**Task input:**
************

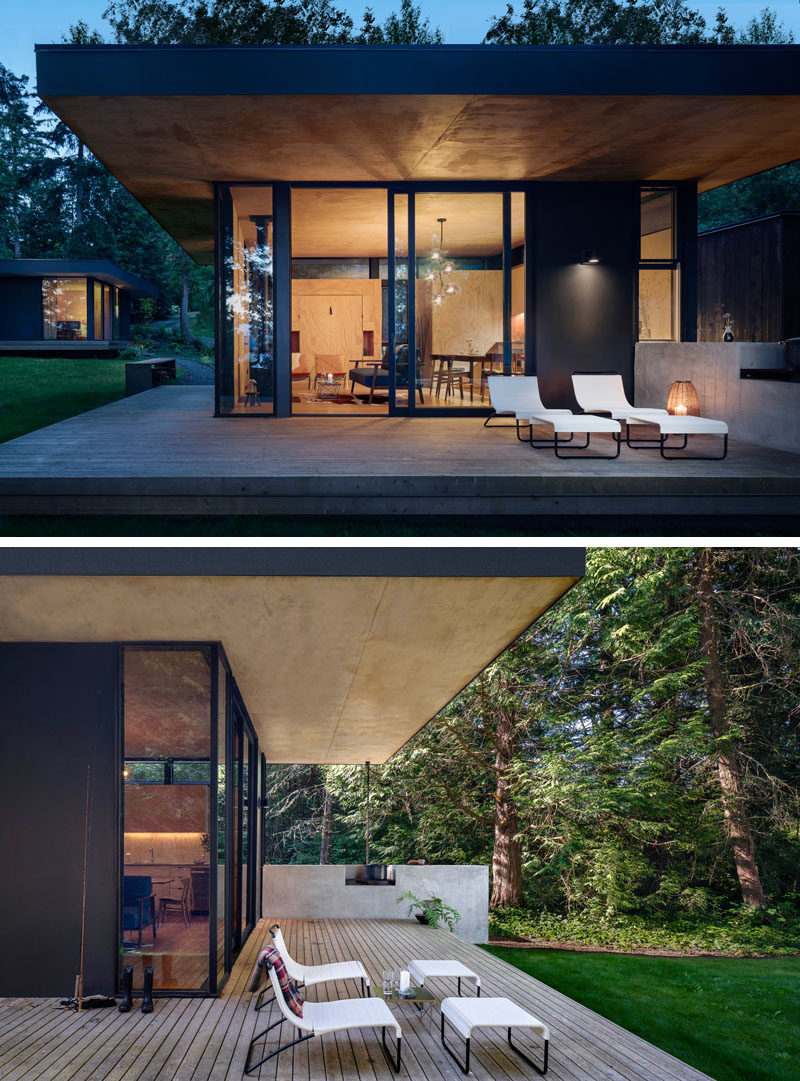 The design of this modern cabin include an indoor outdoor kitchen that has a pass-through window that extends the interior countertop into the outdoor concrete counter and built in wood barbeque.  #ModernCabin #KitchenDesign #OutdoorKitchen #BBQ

************

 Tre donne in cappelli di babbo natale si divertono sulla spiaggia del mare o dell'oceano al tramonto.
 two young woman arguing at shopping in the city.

************

**What is expected:**
The response must hold only the lines above from the line with "Tre donne in" through the line with "two young woman", each copied exactly, both ends kept.

**Result for this task:**
 Tre donne in cappelli di babbo natale si divertono sulla spiaggia del mare o dell'oceano al tramonto.
 two young woman arguing at shopping in the city.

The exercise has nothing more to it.